■ **EXTRAIT**:
• • • • •
Ces raisons qui poussent les imams en colère à basculer dans l’intégrisme
Par R. Mahmoudi – A bout de nerfs depuis quelques mois, à cause des agressions dont ils sont la cible, résultat de la montée des courants intégristes dans les mosquées, les imams s’en prennent au ministère de tutelle qu’ils accusent de les avoir livrés à leur sort.
Aujourd’hui, ils ne savent plus à quel saint se vouer. Au rythme où vont les choses, les plus vulnérables d’entre eux peuvent être récupérés par ces mêmes milieux qui cherchent à s’emparer des mosquées et des comités religieux et face auxquels les autorités semblent comme impuissantes.
C’est le constat que l’on peut tirer du regroupement des imams organisés vendredi à Alger. Secoués par le meurtre d’un muezzin mercredi passé à Laghouat, les fonctionnaires des affaires religieuses tirent la sonnette d’alarme et interpellent directement le président de la République pour venir à leur secours. Ils ne croient plus aux promesses du ministre Mohamed Aïssa, qui donnait pourtant l’air de se battre courageusement contre l’intrusion des salafistes dans les lieux de culte gérés par son département, en prenant même une batterie de mesures fortes pour empêcher ces extrémistes de faire main basse sur les comités religieux qu’ils utilisent comme un tremplin pour prendre le contrôle des mosquées.
• • • • •
■ **PROBLÈMES À RÉSOUDRE**:
1. Répondez aux questions suivantes à partir de l'article sur la colère des imams.
(a) Quel événement survenu mercredi passé a secoué les fonctionnaires des affaires religieuses, et dans quelle ville ?
(b) Dans quelle ville le regroupement des imams s'est-il tenu vendredi ?
(c) Quel ministre ne parvient plus à convaincre les imams par ses promesses ?
2. Transcrivez fidèlement le passage de l'article sur la colère des imams qui va de « C’est le constat » jusqu'à « contrôle des mosquées. ».
3. Prolongez l'article sur la colère des imams au-delà de sa dernière phrase.

■ **DONNÉES À EXAMINER**:
• • • • •
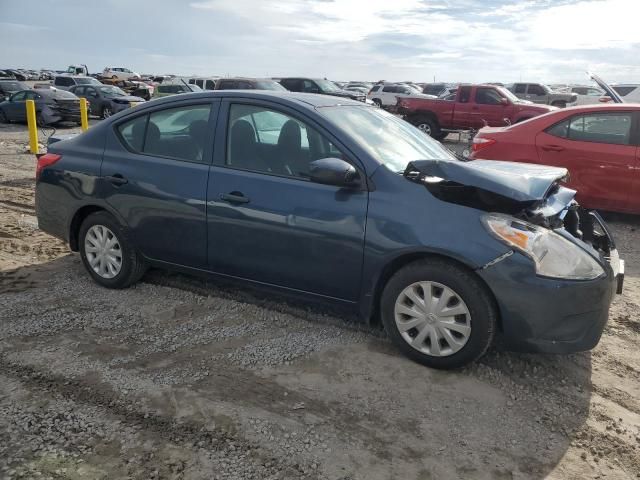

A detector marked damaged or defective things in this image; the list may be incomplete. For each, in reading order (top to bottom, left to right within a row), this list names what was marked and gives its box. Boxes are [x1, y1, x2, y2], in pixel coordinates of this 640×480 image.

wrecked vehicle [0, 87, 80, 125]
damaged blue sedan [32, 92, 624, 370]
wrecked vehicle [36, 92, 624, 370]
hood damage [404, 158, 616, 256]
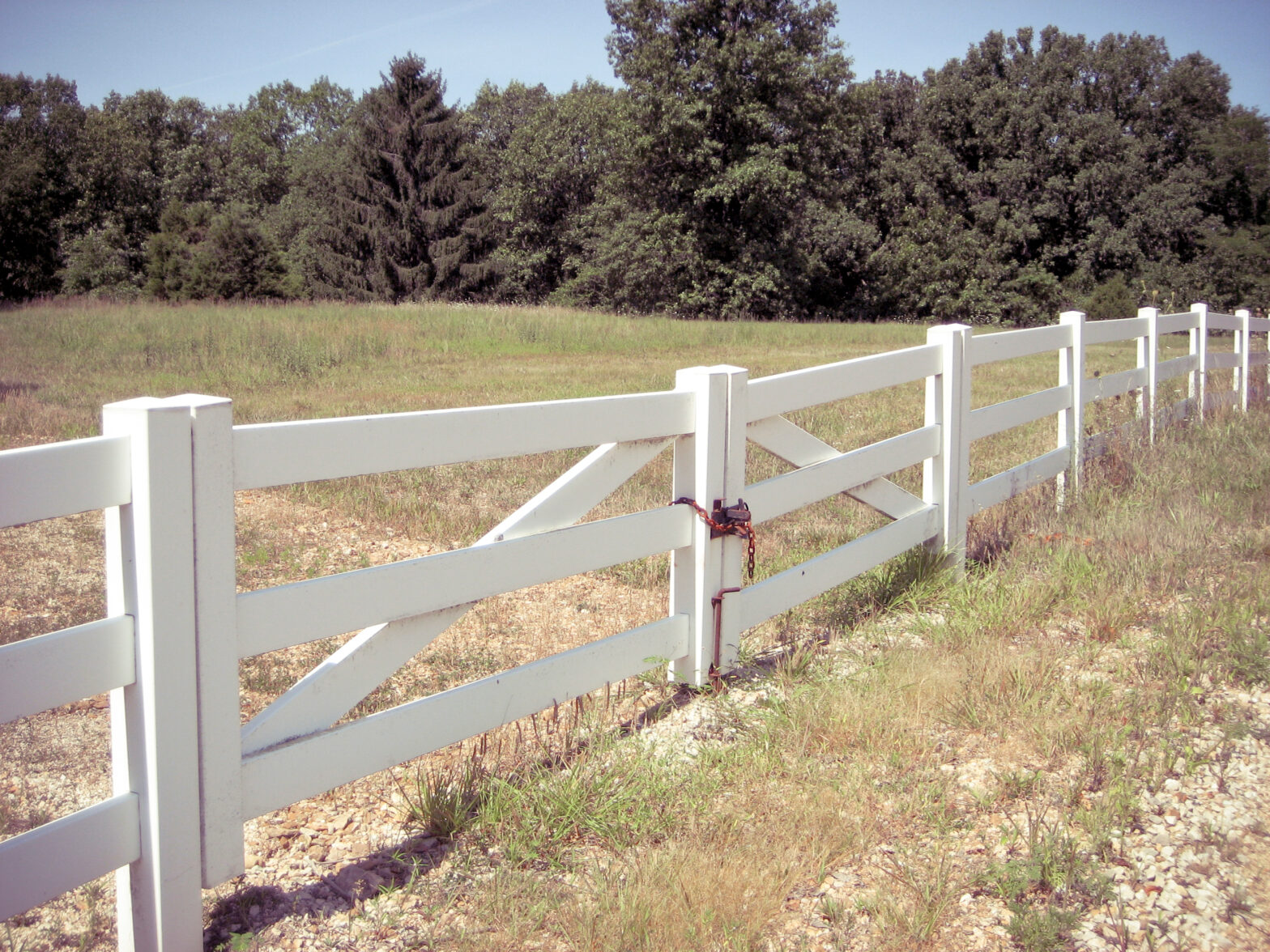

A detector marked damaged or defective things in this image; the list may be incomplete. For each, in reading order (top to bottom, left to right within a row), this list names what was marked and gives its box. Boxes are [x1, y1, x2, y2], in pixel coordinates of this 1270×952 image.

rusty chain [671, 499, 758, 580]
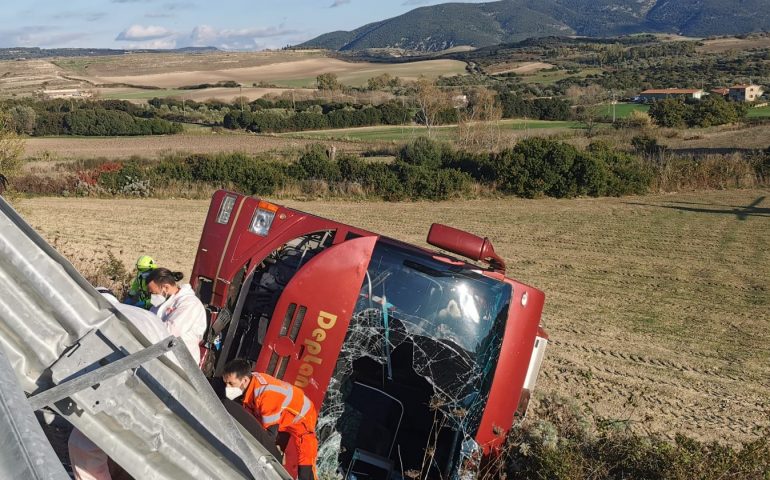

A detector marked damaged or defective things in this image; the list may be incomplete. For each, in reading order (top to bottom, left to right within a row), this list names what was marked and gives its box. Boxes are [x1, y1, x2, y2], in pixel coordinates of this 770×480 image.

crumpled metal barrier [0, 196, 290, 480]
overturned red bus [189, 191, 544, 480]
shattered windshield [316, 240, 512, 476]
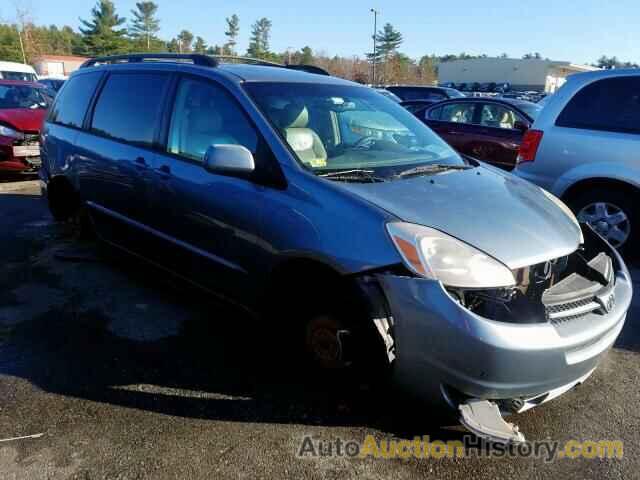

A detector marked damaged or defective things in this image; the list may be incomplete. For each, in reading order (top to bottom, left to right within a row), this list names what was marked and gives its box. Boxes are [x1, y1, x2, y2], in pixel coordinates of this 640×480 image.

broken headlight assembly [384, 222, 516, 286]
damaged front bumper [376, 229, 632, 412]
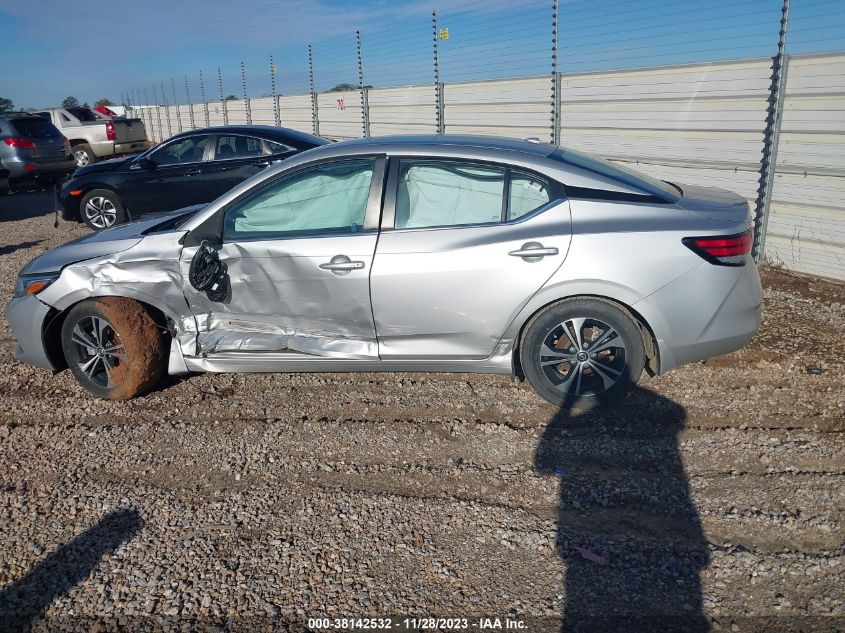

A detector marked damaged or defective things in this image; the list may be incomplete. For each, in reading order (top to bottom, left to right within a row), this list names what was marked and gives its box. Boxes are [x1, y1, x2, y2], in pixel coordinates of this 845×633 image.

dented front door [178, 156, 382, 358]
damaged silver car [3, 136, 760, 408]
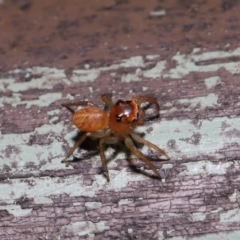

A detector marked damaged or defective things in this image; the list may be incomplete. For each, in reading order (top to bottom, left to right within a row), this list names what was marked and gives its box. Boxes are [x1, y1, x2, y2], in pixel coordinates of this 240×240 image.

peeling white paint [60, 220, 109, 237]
• • • • •
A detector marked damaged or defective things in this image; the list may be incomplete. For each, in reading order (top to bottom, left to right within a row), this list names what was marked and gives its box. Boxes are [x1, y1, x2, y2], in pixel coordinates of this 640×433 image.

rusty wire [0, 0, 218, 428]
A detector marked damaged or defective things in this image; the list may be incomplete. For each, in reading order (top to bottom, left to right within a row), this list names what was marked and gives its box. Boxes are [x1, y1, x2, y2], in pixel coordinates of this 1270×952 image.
• • • • •
■ **RÉPONSES**:
1.
(a) Le meurtre d'un muezzin, à Laghouat.
(b) À Alger.
(c) Mohamed Aïssa.

2.
C’est le constat que l’on peut tirer du regroupement des imams organisés vendredi à Alger. Secoués par le meurtre d’un muezzin mercredi passé à Laghouat, les fonctionnaires des affaires religieuses tirent la sonnette d’alarme et interpellent directement le président de la République pour venir à leur secours. Ils ne croient plus aux promesses du ministre Mohamed Aïssa, qui donnait pourtant l’air de se battre courageusement contre l’intrusion des salafistes dans les lieux de culte gérés par son département, en prenant même une batterie de mesures fortes pour empêcher ces extrémistes de faire main basse sur les comités religieux qu’ils utilisent comme un tremplin pour prendre le contrôle des mosquées.

3.
Face aux risques d’agressions auxquels ils sont confrontés, les imams réunis demandent au chef de l’Etat de leur accorder l’«immunité», à l’instar des magistrats ou des parlementaires. Curieusement, c’est un membre de la commission de fatwa au sein du ministère des Affaires religieuses et des Wakfs, Mohamed-Amine Naceri, qui a formulé, au nom des imams, cette demande adressée au président Bouteflika. Autre preuve que Mohamed Aïssa a perdu toute crédibilité, y compris chez les cadres de son département.
Coïncidant avec la diffusion d’une note officielle interdisant le porte du niqab dans les établissements publics, cette rencontre des imams a été aussi l’occasion pour certains d’entre eux d’exprimer ouvertement leur désapprobation. C’est le cas du président du syndicat des imams, Djelloul Hadjimi, qui demande au gouvernement de «cesser les restrictions contre les libertés individuelles», au motif, selon lui, que «cela risque d’attiser les tensions et semer la discorde dans la société». Prônant ici le discours des islamistes, il demande au gouvernement d’ordonner «l’interdiction des tenues impudiques dans les lieux de travail de la Fonction publique, parce qu’elles contribuent à la dissolution des mœurs».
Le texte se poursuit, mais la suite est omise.